TEXTE À ANALYSER:
⟨
El País | 15 février 2012
Fuyant le chômage, des centaines d’Espagnols émigrent vers une Norvège idéalisée dans l’espoir de trouver du travail. En réalité, peu d’entre eux s’en sortent : dans la plupart des cas, ils se sont heurtés au chômage, au froid et au désespoir. Reportage d’El País dans la ville de Bergen. Extraits.
“Je ne recevais plus aucune aide depuis longtemps. Mes parents, qui sont âgés, payaient depuis plusieurs mois les 540 euros de mon crédit immobilier. Je me rappelle que j’étais dans un bar avec une télé dans un coin. Un reportage parlait des Espagnols dans le monde : un homme installé dans le nord de la Norvège était interviewé et affirmait gagner 4 000 euros. Ça avait l’air de lui convenir. A ce moment, je me suis dit : Paco, voilà où il faut que tu ailles.”
Francisco Zamora, 44 ans, est un homme calme originaire d’Alcantarilla (Murcie). Pour se protéger du froid, il a enroulé son écharpe trois fois autour de son cou. Il a un diplôme d’électronique, il a travaillé dans le bâtiment et dans des usines, et gagnait, fut un temps, 3 000 euros par mois. Cette époque est maintenant révolue depuis trois ans.
Tout comme lui, des centaines d’Espagnols au chômage depuis des mois ont quitté une Espagne en crise et ont mis le cap sur l’un des pays les plus riches au monde, une solution qui semblait infaillible. Une fois sur place, le mythe s’est vite effondré. Les portes ne s’ouvrent pas à ceux qui n’ont pas assez de qualifications et ne maîtrisent aucune langue étrangère.
⟩
CONSIGNES:
[1] D'après le reportage sur les Espagnols partis en Norvège, quel salaire mensuel Francisco Zamora touchait-il autrefois ?
[2] Rédigez la suite du reportage sur les chômeurs espagnols partis en Norvège, à partir de sa dernière phrase.

DONNÉES SOURCES:
⟨
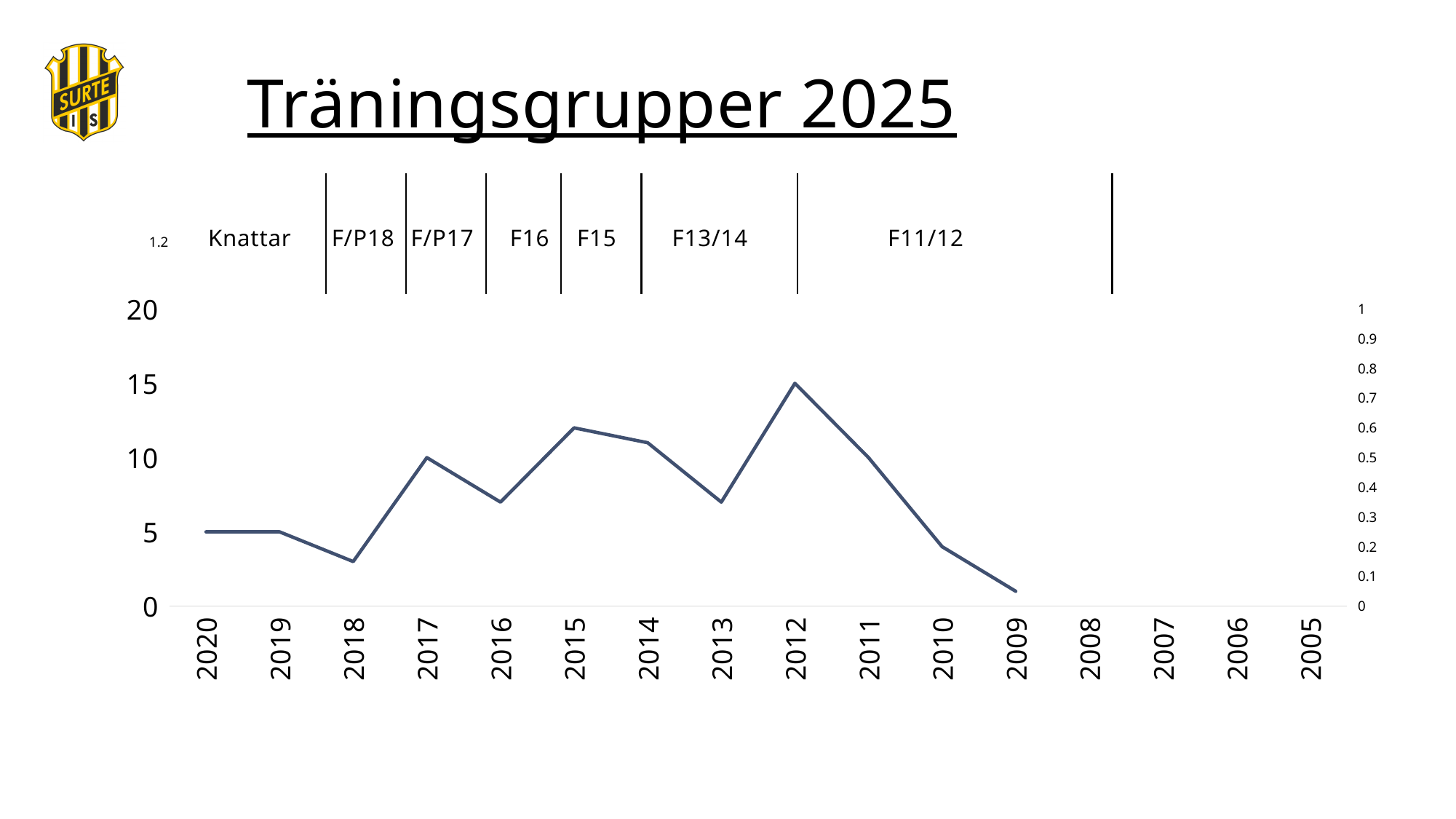
What is the value for 2017? 10 Which year has the lowest plotted value on the line? 2009 What is the title of the slide containing the chart? Träningsgrupper 2025 Which year has the highest value on the line? 2012 Which is larger, the value for 2015 or the value for 2013? 2015 Do the values rise or fall from 2012 to 2009? fall How many year labels are shown on the x axis? 16 Is the value for 2015 greater or less than 10? greater Is the value for 2010 greater or less than 5? less What is the value for 2012? 15 Is the value for 2018 greater or less than 5? less What kind of chart is shown on the slide? line chart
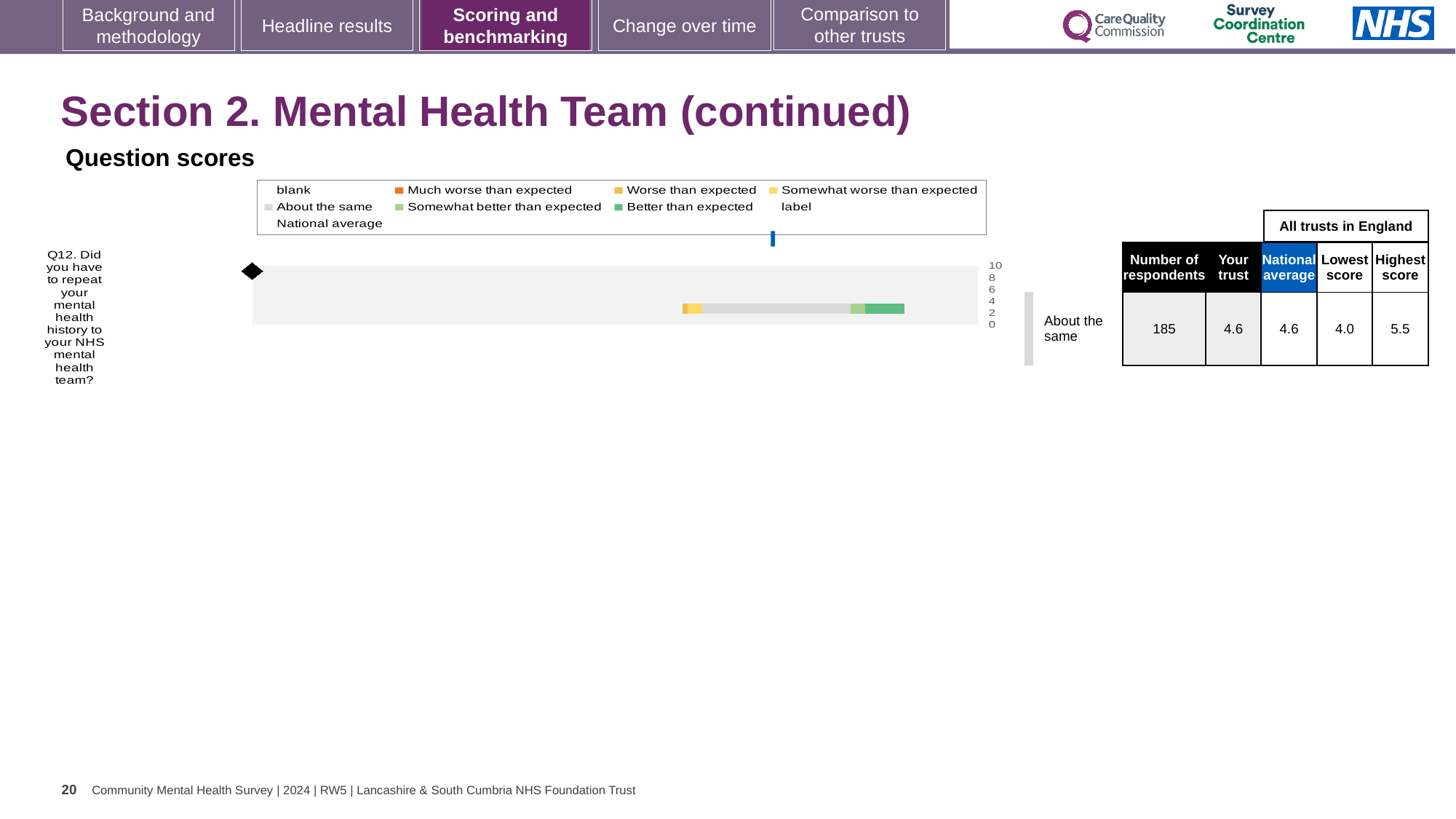
What is the Lowest score among all trusts in England for Q12? 4.0 What is the Highest score among all trusts in England for Q12? 5.5 What is the 'Your trust' score for Q12? 4.6 Which question is plotted in the Question scores chart? Q12. Did you have to repeat your mental health history to your NHS mental health team? What is the difference between the Highest score and the Lowest score for Q12? 1.5 What colour does the legend use for 'Better than expected'? green How many survey questions are plotted in the Question scores chart? 1 By how much does the Highest score exceed the 'Your trust' score for Q12? 0.9 What benchmark category is the trust's Q12 score placed in? About the same What kind of chart is shown under 'Question scores'? bar chart How many respondents answered Q12? 185 What is the National average score for Q12? 4.6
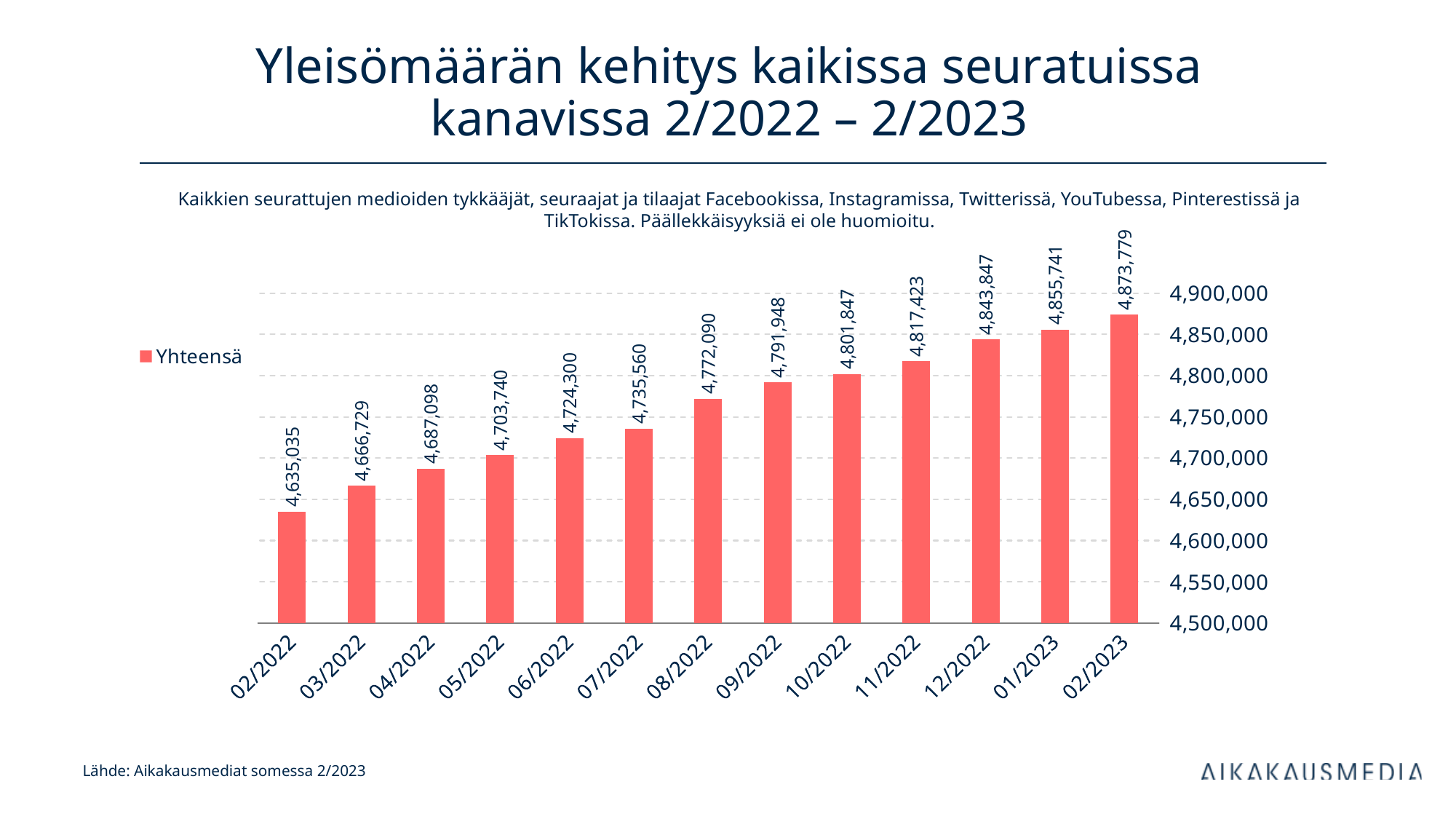
How many months are shown on the x axis? 13 What kind of chart is shown on the slide? Bar chart What is the value for 02/2023? 4,873,779 What is the value for 08/2022? 4,772,090 Is the value for 09/2022 greater or less than 4,750,000? greater Which month has the highest value? 02/2023 What is the difference between the values for 03/2022 and 02/2022? 31,694 Which is larger, the value for 06/2022 or the value for 10/2022? 10/2022 What is the value for 02/2022? 4,635,035 Which month has the lowest value? 02/2022 Do the values rise or fall from 02/2022 to 02/2023? Rise What is the difference between the values for 02/2023 and 02/2022? 238,744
⟩
CORRIGÉ:
[1] Il gagnait 3 000 euros par mois.

[2]
Une vague de migrants espagnols
Les autorités norvégiennes ne veulent rien savoir de ces nouveaux arrivants. Certains ont dépensé toutes leurs économies et survivent tant bien que mal, parfois dans la rue. En août 2011, Paco a de nouveau emprunté de l’argent à ses parents et a acheté un aller simple pour Bergen [la 2e ville du pays]. C’était la première fois qu’il quittait l’Espagne. Il est arrivé avec 225 euros en poche.
Les premiers jours, il a parcouru l’une des villes les plus pittoresques au monde. “J’avais un petit sac à dos que je laissais à la consigne de la gare. Pour cinq couronnes (0,75 euros), je pouvais utiliser les toilettes et me laver. Un jour, j’ai croisé un autre Espagnol qui m’a parlé d’un foyer où l’on pouvait aller dans la journée pour manger et être au chaud.”
La Fondation Robin Hood occupe deux étages d’une maison en bois, dans le centre de Bergen. Le foyer a ouvert en 2003, “avec l’objectif d’héberger les familles norvégiennes les plus pauvres, incapables de payer quatre euros pour un café”, explique Wenche Berg Husebo, présidente de cette organisation privée (financée par l’Etat à hauteur de 270 000 euros).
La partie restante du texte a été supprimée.